De plus, le soutien iranien aux militants houthis au Yémen, qui a conduit à des attaques contre des navires marchands à la fin de 2023, a réduit le trafic maritime dans le canal de Suez d’environ 50 %, selon le Fonds monétaire international. Un scénario de guerre pourrait alimenter cet instrument de représailles. Les goulets d’étranglement sur les voies commerciales se traduisent toujours par une hausse des prix des marchandises et des matières premières.
Il faut également tenir compte de l’éventuelle augmentation des coûts de fret, d’assurance et des trajets plus longs pour les porte-conteneurs qui doivent choisir de nouvelles routes.
3. Inflation en hausse
Avec un effet domino, la hausse des prix des biens et des matières premières influe sur l’inflation. Alors que les banques centrales ont commencé à réduire les taux d’intérêt élevés et à donner un peu d’oxygène aux entreprises et aux ménages, le scénario pourrait changer.
Le contexte n’est pas des plus favorables si l’on considère la guerre des droits de douane déclenchée par Trump. Les tensions très vives entre les États-Unis et la Chine, les droits de douane déjà imposés sur les biens exportés vers les États-Unis par le reste du monde et le climat de rivalité commerciale avec l’UE ont fait naître la crainte d’une hausse des prix partout, qui ne pourrait que s’aggraver.
Un conflit, avec l’implication des États-Unis en soutien à Israël, accroît l’incertitude quant à la reprise économique mondiale et à l’orientation de la politique monétaire. Une hypothétique flambée des prix bloquerait-elle la politique accommodante des banques centrales ? La question reste ouverte, avec pour conséquence un affaiblissement de l’économie, alors même qu’elle peine à se redresser.
4. Séisme sur les marchés financiers
Une guerre ouverte entre Israël et l’Iran, dans un contexte géopolitique crucial comme celui du Moyen-Orient, rendrait les marchés financiers plus incertains et fragiles.
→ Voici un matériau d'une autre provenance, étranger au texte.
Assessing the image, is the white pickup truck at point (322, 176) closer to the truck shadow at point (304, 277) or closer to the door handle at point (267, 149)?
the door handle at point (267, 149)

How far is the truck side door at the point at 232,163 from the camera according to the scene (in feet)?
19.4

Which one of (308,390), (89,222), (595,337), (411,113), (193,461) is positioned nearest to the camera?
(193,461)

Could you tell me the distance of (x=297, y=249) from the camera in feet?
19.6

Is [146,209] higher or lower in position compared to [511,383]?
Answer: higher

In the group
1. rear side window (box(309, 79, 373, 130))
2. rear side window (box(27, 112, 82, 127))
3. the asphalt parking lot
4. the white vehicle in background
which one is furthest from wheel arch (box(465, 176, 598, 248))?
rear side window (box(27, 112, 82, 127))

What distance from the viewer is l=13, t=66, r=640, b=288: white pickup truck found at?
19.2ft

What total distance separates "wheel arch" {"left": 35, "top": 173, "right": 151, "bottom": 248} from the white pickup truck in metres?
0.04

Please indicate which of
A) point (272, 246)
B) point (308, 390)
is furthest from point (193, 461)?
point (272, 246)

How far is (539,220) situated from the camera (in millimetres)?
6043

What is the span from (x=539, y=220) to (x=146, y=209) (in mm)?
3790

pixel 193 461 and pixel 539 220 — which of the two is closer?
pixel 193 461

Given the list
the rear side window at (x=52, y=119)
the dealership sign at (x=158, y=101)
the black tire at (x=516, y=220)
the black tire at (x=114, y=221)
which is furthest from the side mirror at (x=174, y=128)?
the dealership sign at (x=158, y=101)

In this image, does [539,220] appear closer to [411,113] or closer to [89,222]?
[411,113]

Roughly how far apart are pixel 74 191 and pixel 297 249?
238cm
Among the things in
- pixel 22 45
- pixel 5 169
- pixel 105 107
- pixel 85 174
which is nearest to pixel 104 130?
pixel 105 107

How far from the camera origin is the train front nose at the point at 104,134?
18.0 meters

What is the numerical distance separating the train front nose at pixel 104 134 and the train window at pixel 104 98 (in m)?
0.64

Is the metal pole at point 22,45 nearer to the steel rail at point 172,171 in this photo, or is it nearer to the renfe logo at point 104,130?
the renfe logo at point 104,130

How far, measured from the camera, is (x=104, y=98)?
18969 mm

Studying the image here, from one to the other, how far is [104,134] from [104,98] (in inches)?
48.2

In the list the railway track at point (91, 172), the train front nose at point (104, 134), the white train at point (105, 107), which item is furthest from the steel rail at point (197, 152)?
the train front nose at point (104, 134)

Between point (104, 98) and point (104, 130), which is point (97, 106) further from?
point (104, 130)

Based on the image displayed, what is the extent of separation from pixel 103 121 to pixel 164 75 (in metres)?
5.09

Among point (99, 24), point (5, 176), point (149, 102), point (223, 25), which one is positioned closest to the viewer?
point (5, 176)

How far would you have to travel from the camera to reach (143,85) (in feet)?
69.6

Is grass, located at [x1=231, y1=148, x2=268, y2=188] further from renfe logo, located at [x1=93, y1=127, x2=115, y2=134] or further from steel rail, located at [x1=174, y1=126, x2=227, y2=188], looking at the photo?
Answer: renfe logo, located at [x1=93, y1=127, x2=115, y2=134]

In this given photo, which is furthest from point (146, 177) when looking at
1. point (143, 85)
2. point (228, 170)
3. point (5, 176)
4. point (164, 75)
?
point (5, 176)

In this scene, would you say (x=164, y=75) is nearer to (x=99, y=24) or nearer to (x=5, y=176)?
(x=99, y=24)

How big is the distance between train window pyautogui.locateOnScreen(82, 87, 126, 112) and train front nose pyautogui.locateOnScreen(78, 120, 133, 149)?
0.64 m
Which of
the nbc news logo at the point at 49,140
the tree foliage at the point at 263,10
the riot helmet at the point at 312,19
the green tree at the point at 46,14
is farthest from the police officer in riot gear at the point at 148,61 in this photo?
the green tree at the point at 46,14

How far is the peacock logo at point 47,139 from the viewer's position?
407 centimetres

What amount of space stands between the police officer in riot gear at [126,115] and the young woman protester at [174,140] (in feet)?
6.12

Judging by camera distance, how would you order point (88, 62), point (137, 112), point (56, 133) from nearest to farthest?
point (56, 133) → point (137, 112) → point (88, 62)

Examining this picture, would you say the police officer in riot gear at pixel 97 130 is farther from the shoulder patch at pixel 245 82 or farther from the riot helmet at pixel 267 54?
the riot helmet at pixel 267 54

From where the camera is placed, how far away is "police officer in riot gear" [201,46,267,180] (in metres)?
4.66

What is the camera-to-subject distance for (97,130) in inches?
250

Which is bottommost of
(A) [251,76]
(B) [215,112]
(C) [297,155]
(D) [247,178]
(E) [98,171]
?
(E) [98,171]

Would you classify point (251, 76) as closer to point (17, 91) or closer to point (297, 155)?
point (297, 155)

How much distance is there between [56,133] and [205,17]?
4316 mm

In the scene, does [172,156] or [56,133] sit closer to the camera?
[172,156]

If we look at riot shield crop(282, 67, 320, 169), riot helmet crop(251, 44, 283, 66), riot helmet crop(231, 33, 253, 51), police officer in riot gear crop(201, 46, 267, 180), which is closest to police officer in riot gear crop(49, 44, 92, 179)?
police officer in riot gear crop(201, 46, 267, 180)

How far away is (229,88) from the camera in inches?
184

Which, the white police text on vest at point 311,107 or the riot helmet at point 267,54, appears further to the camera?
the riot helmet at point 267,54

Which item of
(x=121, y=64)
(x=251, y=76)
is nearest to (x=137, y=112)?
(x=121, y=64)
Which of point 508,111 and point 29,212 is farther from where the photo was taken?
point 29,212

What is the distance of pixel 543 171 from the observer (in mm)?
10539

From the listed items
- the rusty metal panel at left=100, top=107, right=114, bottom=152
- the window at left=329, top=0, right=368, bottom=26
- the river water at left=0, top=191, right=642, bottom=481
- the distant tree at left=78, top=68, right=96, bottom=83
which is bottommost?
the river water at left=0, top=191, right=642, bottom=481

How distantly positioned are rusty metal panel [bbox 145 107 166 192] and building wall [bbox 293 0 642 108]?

Certains signes sont déjà apparus. La plupart des marchés boursiers asiatiques se sont effondrés à l’annonce de l’attaque israélienne.
L’or, le dollar américain, le franc suisse, le yen et les obligations sont généralement des actifs qui bénéficient de gains car ils servent de « refuge » dans les périodes dramatiques telles que celles dominées par les conflits. Les investisseurs se sont en effet rués sur ces actifs, l’or n’étant pas loin de son plus haut niveau historique. Le dollar s’est négocié près de son plus haut niveau en trois semaines par rapport à l’euro.
Un effondrement des actions serait un signal négatif pour l’expansion économique et un frein général aux investissements, car la méfiance dominerait.
« Dans la chaîne des chocs potentiels de volatilité du marché, la géopolitique l’emporte généralement sur l’économie, les bénéfices des entreprises ou la réponse de la banque centrale, en grande partie parce que la plupart des acteurs du marché ne sont pas en mesure d’évaluer le risque lié à ces événements », expliquait Chris Weston, responsable de la recherche chez Pepperstone, il y a quelques mois. Cette théorie reste valable.